撮影所の裏口から白いコンパクトカーが出てきた。運転席に星美、助手席に女優の五代辰砂が乗っていた。
辰砂はリボンネクタイとブレザーの真面目な制服姿。黒髪をブラウンアッシュのワンカールパーマに巻いて、膝上に家が買える値段のバッグを置いていた。ティーン向けのデートムービーを撮影していたが、休憩時間を利用して抜け出してきた。
星美はショールカラージャケットのスカートスーツ。辰砂の隣に座っていると、教育実習の女子大生に見えた。
車は住宅街を走った。辰砂は信頼しきった顔で目を瞑った。
「こういう時にチャラチャラ映画作って現場の兵隊さんに申し訳ないと思わないのか、って言わないセイミンが大好きだよ」
「他の人がどう思うかは分からないけど、私は皆がいつも通り暮らしてるのが一番嬉しいよ。今どんなの撮ってるの?」
「JKが幼馴染のユニコーン男子とイケメンピュア同級生とサッカー部のハニカミクール王子と鬼畜眼鏡担任に告白される映画」
「チャラチャラしてんじゃねーよ!」
辰砂は花咲くような笑顔で笑った。
新しい街だった。
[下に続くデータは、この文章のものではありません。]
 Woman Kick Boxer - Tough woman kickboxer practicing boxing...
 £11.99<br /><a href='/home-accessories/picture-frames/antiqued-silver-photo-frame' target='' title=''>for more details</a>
植えたての街路樹は細く、作りたての道路は広かった。
新築だらけの民家の中に、茅葺の古い農家が建っていた。家に隣接して畑があり、蔵があった。無人除草機が畑の雑草を取っていた。
ここは故人の映画評論家、馬渡真澄の屋敷である。杉野は生前、真澄の遺族から敵国大統領の出演映画を借りていた。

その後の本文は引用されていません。